Page MenuHomePhabricator

Update our list of languages and variants.
Open, MediumPublic4 Estimated Story Points

Description

This is something that hasn't sat right with me for a while:

If we look at any article in Chinese (on desktop or mobile web), we are given an option to select the variant of Chinese for reading the article. The number of these variants is no less than six. So then, why do we offer only two variants in the app? Should we not also offer all the possible variants?

The API that we currently use for building our list of languages is the sitematrix API:

https://en.wikipedia.org/w/api.php?action=sitematrix&format=json&smtype=language&smstate=all&smlangprop=code%7Cname%7Csite%7Cdir%7Clocalname&smsiteprop=url%7Cdbname%7Ccode%7Csitename%7Clang&formatversion=2

That API returns a list of sites (i.e. wikis), each with the base language for that wiki. And then we have special code for inserting the variants zh-hans and zh-hant for the case of zhwiki.
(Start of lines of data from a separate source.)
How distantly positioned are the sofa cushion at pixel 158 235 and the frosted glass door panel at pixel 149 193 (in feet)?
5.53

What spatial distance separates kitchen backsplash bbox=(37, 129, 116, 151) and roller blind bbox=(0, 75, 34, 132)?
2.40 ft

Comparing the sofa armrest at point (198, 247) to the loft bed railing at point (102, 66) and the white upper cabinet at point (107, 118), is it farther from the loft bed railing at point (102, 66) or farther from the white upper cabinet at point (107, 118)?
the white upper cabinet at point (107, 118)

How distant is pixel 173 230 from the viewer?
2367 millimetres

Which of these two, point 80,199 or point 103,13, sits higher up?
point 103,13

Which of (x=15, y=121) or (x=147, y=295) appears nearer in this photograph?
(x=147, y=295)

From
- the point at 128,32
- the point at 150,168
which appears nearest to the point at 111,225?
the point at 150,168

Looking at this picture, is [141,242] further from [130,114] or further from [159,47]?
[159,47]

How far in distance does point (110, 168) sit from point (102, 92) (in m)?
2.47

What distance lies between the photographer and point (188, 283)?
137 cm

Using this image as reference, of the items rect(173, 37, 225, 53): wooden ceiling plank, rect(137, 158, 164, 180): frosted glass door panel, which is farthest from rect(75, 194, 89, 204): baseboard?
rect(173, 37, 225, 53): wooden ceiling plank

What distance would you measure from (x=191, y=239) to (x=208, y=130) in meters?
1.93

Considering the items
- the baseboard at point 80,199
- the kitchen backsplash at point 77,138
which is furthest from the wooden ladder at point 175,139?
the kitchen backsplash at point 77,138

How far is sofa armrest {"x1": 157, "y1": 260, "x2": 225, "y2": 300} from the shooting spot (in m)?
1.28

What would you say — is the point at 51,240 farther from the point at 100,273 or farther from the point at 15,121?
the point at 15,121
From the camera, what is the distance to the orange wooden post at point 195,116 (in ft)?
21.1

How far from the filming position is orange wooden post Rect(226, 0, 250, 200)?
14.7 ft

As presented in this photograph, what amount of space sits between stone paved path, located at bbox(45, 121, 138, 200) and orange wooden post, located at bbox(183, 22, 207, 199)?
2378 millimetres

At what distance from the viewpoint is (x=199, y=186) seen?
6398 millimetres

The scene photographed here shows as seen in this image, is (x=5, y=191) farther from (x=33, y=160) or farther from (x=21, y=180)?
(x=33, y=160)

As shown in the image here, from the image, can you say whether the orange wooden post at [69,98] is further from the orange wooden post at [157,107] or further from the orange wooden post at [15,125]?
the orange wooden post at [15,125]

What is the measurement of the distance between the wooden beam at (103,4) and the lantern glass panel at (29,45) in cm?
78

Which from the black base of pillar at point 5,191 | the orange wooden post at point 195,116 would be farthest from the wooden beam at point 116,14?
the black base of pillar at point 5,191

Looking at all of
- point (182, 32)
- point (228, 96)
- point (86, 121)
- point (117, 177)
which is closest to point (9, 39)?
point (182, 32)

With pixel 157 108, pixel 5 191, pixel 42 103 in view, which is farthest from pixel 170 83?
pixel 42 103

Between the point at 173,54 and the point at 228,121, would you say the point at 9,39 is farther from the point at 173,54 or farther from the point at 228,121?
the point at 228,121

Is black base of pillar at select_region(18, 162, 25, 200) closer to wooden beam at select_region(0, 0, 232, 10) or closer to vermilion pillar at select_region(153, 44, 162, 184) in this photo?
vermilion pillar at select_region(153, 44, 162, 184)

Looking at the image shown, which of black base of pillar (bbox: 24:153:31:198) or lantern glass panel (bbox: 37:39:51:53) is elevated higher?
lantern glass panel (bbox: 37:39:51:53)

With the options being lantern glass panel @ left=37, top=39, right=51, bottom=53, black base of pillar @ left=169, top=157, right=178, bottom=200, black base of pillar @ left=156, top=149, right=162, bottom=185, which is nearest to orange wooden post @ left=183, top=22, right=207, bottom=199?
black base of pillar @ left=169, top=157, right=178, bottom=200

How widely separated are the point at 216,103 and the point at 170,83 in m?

It might be cleaner, and much more complete, to use the siteinfo API:

https://en.wikipedia.org/wiki/Special:ApiSandbox#action=query&format=json&meta=siteinfo&formatversion=2&siprop=languages%7Clanguagevariants

This gives us a list of language codes (instead of site codes) and their corresponding names (which are actually more correct than the names given by sitematrix). The names are the local language names by default, but can be given in any language, e.g. English:

https://en.wikipedia.org/wiki/Special:ApiSandbox#action=query&format=json&meta=siteinfo&formatversion=2&siprop=languages%7Clanguagevariants&siinlanguagecode=en

And furthermore, this API gives us the full list of variants, not just for Chinese but a large number of other languages. Certainly we could combine this API with the current sitematrix call to see which languages map to which wikis.

Note:
Useful deep links collection for testing language variants.
https://etherpad.wikimedia.org/p/DeepLinkForTests

Test wiki for testing in-app links
https://test.wikipedia.org/wiki/Language_Variants

Event Timeline

Dbrant created this task.Sep 21 2020, 3:31 PM
Restricted Application added subscribers: Cosine02, Aklapper. · View Herald TranscriptSep 21 2020, 3:31 PM
Dbrant updated the task description. (Show Details)Sep 21 2020, 3:32 PM
Charlotte triaged this task as Medium priority.Sep 22 2020, 4:25 PM
Charlotte set the point value for this task to 4.
cooltey updated the task description. (Show Details)Oct 13 2020, 8:47 PM
cooltey updated the task description. (Show Details)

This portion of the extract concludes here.